## Short task
Echo the rows below, everything from the line containing "What distance from the observer" down to the line containing "23516 millimetres", both included, with nothing changed.

## Entries from a dataset
----------------------------------------

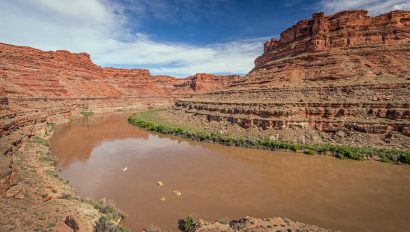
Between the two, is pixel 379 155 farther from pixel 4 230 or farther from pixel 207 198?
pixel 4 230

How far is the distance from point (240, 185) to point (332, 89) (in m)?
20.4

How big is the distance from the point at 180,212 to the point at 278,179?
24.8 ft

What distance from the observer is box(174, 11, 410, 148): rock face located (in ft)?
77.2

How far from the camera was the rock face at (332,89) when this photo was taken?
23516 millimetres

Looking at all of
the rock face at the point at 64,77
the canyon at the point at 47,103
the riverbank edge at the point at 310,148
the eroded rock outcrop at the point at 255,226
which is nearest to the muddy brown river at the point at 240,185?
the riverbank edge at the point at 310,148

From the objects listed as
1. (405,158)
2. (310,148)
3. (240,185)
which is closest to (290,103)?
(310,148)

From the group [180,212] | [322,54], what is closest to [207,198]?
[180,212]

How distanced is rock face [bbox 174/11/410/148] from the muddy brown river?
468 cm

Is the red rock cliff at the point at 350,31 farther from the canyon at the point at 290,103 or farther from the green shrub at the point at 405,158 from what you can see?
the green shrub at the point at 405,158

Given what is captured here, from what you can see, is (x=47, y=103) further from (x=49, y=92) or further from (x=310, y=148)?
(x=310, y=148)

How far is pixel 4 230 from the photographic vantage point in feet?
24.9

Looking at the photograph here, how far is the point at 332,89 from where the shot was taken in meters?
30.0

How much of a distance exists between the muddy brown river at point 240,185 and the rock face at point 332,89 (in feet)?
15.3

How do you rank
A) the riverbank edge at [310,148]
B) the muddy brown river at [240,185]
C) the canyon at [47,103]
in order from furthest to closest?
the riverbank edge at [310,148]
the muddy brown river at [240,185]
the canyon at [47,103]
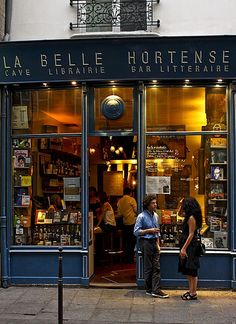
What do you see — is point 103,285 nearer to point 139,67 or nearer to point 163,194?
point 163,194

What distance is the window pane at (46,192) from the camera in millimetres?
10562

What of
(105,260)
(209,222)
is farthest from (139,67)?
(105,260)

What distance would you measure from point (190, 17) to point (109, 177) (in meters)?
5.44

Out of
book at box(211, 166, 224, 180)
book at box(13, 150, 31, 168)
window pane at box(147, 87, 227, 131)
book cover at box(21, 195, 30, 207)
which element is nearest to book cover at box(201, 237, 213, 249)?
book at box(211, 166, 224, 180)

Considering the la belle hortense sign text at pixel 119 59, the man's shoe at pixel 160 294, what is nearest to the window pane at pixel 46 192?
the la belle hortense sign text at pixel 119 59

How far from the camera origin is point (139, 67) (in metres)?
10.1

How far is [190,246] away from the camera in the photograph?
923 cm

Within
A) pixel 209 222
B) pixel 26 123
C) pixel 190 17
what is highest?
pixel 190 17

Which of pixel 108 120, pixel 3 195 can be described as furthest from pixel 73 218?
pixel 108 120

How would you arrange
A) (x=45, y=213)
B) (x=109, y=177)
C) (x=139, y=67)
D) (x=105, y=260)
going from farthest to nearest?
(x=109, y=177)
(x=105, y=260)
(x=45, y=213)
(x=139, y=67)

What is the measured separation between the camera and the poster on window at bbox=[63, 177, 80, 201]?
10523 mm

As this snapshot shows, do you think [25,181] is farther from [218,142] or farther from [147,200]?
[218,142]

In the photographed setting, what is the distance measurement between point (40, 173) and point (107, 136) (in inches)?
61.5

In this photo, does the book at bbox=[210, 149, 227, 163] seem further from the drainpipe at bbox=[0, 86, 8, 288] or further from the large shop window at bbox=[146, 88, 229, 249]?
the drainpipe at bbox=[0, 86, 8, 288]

----------------------------------------

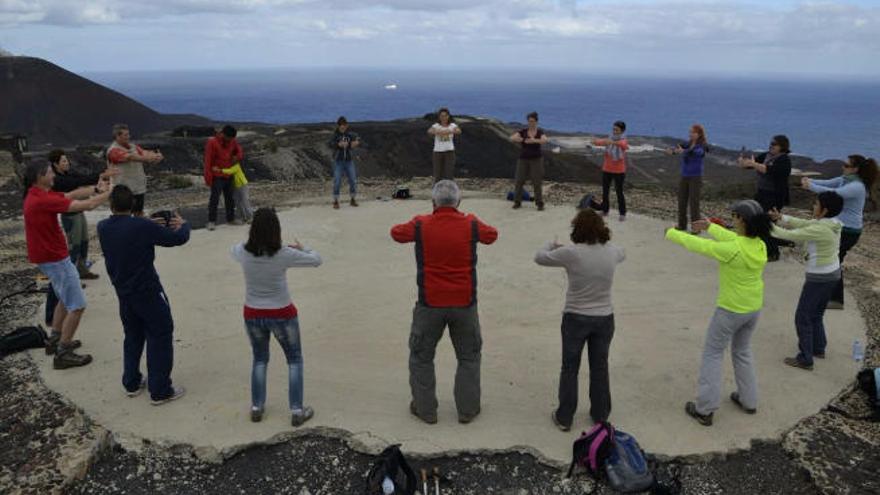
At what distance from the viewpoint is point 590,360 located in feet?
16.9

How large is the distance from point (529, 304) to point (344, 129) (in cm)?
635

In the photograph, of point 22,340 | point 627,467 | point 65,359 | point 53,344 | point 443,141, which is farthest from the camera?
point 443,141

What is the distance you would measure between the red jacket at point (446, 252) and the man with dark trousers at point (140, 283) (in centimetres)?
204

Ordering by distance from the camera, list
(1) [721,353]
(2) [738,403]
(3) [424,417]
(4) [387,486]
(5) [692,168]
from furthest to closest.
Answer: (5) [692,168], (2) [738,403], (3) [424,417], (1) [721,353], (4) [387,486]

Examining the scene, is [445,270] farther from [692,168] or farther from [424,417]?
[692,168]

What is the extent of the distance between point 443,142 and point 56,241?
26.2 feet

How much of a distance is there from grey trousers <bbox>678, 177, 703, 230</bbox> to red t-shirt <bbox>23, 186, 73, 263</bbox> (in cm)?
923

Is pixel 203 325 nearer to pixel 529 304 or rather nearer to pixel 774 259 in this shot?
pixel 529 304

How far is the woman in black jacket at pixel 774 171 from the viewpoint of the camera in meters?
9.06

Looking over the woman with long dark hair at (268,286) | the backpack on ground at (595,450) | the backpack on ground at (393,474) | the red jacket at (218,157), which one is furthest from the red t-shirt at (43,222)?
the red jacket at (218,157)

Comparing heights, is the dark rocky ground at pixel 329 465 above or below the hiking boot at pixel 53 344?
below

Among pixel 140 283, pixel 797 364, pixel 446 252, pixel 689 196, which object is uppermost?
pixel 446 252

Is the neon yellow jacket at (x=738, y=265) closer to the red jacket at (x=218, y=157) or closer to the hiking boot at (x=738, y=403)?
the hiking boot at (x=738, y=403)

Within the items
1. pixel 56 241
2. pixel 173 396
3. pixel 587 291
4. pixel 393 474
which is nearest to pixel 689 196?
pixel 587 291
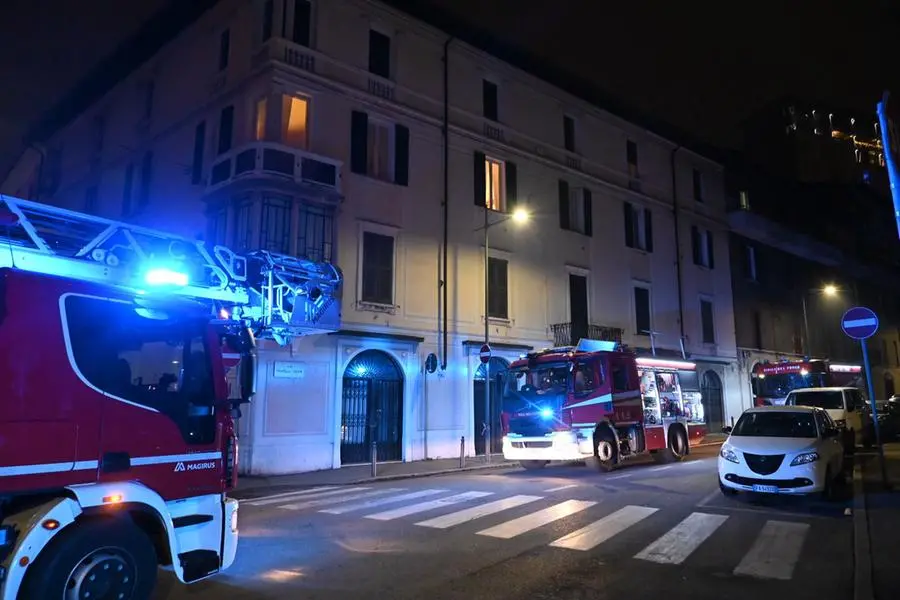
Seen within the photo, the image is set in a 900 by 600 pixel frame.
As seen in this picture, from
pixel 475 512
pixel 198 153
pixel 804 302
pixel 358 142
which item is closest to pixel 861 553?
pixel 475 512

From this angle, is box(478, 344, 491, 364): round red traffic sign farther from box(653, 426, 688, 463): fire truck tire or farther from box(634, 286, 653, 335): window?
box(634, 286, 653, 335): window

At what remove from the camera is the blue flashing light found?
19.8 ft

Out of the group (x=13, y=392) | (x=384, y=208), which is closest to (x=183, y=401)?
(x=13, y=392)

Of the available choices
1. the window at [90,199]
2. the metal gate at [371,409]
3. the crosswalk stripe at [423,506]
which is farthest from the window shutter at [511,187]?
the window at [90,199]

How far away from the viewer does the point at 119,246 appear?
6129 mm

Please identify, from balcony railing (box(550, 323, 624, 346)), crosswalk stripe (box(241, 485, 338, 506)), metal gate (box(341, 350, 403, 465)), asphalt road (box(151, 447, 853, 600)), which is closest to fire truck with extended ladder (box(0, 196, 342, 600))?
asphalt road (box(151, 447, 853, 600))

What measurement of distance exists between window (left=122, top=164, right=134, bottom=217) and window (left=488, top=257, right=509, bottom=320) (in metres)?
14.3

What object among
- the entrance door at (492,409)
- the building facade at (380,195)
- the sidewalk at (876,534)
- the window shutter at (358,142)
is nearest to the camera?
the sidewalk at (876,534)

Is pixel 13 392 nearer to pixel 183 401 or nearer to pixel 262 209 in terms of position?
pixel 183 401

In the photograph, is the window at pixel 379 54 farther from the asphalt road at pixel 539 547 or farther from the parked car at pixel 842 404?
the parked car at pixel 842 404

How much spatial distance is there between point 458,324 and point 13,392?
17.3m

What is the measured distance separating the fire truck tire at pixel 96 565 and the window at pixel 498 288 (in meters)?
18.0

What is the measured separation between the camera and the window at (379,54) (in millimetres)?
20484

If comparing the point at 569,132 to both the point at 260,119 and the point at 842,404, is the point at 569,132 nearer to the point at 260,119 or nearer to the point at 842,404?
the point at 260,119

----------------------------------------

## Exercise answer
What distance from the observer is box(174, 11, 410, 148): rock face located (in ft)?
77.2

How far from the camera was the rock face at (332,89) when this photo was taken?
23516 millimetres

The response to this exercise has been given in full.